ФРАГМЕНТ ДОКУМЕНТА:
На высоте 6000 м мы попали в облачность и вышли из нее на высоте около 5000 м. Внизу, к востоку от меня, виднелись знакомые посадочные полосы аэродрома. Там, как всегда, меня ждали чудесные люди, благодаря которым я смог сегодня совершить свой полет. Я был рад, что оправдал их доверие. А дома меня ждали Эвис и дети. Я чувствовал это острее, чем обычно.

Да, это была моя последняя посадка в Эдвардсе. Вместе с сопровождавшими меня самолетами я миновал контрольный ориентир. Коснувшись земли, подняв клубы пыли, Х-2 проскользил на лыжах до полной и удачной остановки. Всего 15 минут прошло с момента сбрасывания моего самолета с В-50, а казалось, что прошла целая жизнь. Джимми Данн и механики подбежали к самолету, чтобы снять фонарь, а Джимми Пауэлл помог мне выбраться из кабины. Он улыбался и тряс мою руку, остальные же окружили меня, хлопали по плечу и задавали массу вопросов. Я стоял возле Х-2 и пытался ответить на все вопросы сразу. Впервые я смог сообщить действительную скорость, которую развил в этом полете.

Представитель фирмы «Белл», руководивший работами в Эдвардсе, объявил для всех служащих фирмы трехдневный отдых, для того чтобы отпраздновать успех, а главным образом потому, что людям, работавшим круглые сутки, действительно необходимо было отдохнуть. Затем самолет, который поистине стал частью меня самого, был поднят на передвижную платформу и отвезен в ангар, расположенный на другом конце аэродрома. Я уселся в «джип» между Джимми Пауэллом и Бобом Лэппом и, бросив последний взгляд на Х-2, направился в штаб.

Первое, что я сделал, — это позвонил Эвис, чтобы сообщить ей радостную весть. Но услышав ее голос, я не сразу нашелся что сказать. Наконец я сказал: «Эвис, дорогая, ты говоришь сейчас с человеком, который летает быстрее всех в мире». Узнав о том, что полет прошел успешно, Эвис обрадовалась не меньше меня.

При осмотре самолета оказалось, что термостойкая краска на передних кромках была опалена и местами сильно вздута, как будто кто-то провел по этим местам паяльной лампой. С помощью заранее установленных на самолете приборов мы смогли измерить температуру нагрева самолета в полете. На основании различных показаний приборов мы обнаружили, что при полете на максимальной скорости самолет подвергался большому нагреву, но температура нагрева была значительно ниже, чем мы предполагали. Очевидно, что на максимальной скорости я летел очень недолго и, когда двигатель выключился, скорость сразу же снизилась. Нагрев самолета при полете на максимальной скорости происходит так же, как нагрев любого предмета. Если, например, быстро пронести палец через пламя горящей спички, то с ним ничего не произойдет. Если же двигать его очень медленно или держать в пламени, то ожог неизбежен.

ИСХОДНЫЕ ДАННЫЕ:
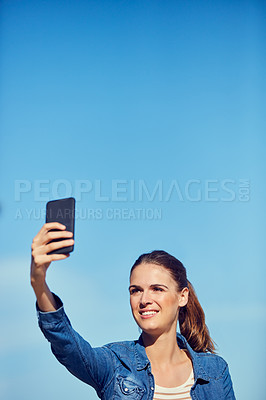 Buy stock photo Shot of an attractive young woman taking a selfie outdoors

ЗАДАНИЯ:
1. На какой срок, согласно фрагменту документа, представитель фирмы «Белл» объявил отдых для всех служащих фирмы?
2. Перепишите без изменений отрывок из фрагмента документа, начиная со слов «На высоте 6000 м» и заканчивая словами «острее, чем обычно.».

ОТВЕТЫ:
1. Он объявил трехдневный отдых.

2.
На высоте 6000 м мы попали в облачность и вышли из нее на высоте около 5000 м. Внизу, к востоку от меня, виднелись знакомые посадочные полосы аэродрома. Там, как всегда, меня ждали чудесные люди, благодаря которым я смог сегодня совершить свой полет. Я был рад, что оправдал их доверие. А дома меня ждали Эвис и дети. Я чувствовал это острее, чем обычно.